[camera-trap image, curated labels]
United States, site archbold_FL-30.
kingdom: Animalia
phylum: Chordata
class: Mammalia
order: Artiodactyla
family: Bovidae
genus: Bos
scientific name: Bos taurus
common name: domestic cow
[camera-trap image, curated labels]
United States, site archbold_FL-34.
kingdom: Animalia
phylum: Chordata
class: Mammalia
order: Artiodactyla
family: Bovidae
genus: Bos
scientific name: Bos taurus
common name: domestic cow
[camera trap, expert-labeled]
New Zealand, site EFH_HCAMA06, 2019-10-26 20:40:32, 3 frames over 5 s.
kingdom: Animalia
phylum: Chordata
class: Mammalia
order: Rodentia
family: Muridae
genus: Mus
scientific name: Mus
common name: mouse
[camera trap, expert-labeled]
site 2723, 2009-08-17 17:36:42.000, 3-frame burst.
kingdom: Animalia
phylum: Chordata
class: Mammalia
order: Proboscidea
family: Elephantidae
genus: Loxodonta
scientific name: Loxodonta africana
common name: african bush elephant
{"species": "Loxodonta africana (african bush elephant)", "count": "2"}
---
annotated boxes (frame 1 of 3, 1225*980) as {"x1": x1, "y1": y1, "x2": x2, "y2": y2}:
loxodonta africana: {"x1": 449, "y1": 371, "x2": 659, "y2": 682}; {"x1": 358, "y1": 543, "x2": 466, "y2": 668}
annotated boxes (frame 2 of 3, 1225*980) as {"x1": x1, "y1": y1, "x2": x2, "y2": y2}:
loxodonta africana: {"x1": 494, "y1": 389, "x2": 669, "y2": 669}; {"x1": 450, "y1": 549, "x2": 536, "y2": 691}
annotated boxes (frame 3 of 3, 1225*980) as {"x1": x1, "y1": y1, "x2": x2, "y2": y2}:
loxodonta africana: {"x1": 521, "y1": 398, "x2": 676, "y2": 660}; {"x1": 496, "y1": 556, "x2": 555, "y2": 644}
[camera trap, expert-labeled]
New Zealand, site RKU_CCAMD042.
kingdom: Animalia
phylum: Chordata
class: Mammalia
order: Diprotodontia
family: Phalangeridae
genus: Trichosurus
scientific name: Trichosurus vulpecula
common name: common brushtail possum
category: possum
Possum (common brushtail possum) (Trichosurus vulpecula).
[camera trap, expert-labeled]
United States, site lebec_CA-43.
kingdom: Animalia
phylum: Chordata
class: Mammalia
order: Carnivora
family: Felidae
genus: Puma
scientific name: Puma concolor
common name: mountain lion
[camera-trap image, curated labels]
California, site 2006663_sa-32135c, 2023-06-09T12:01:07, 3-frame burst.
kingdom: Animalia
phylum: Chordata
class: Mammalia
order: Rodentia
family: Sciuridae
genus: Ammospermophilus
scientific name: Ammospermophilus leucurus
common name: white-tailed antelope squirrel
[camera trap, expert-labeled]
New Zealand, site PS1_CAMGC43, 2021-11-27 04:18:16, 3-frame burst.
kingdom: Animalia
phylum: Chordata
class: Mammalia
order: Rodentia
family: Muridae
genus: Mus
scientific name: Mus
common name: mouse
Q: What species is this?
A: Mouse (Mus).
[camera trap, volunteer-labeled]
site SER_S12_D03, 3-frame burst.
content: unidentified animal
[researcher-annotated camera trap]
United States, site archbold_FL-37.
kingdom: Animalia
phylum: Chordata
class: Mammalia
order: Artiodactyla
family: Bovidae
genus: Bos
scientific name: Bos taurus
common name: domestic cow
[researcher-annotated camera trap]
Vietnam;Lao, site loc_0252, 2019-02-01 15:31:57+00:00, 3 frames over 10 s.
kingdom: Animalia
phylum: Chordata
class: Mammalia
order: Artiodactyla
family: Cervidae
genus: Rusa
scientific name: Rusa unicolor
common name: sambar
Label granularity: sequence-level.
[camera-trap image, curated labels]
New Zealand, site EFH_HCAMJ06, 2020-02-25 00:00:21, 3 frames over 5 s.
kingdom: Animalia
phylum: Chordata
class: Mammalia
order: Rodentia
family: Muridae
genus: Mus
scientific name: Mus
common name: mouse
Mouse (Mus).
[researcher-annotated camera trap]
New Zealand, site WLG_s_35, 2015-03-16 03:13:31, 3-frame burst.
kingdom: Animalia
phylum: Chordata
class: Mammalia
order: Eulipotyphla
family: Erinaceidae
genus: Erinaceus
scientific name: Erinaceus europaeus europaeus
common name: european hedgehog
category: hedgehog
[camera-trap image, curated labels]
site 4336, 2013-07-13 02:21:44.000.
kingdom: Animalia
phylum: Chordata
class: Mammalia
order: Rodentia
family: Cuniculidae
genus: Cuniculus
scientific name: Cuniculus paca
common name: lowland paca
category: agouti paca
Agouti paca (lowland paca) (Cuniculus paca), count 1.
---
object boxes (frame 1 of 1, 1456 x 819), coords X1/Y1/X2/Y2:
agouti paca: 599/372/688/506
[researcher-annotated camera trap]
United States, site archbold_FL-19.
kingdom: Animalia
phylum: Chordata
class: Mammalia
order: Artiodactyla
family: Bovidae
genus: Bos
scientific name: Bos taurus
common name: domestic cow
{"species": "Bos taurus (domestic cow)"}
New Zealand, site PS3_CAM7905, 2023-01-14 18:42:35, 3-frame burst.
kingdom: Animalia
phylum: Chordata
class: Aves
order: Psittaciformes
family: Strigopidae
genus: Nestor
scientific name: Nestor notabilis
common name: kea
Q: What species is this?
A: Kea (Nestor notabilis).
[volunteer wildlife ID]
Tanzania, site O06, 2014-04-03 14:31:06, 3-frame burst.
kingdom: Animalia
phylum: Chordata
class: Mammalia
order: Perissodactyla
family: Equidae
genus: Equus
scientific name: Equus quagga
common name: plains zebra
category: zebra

▬▬▬▬▬▬

#### [WORK ORDER]
Show each line of the listing that holds the string "volunteer".

#### [RESPONSE]
[camera trap, volunteer-labeled]
[volunteer wildlife ID]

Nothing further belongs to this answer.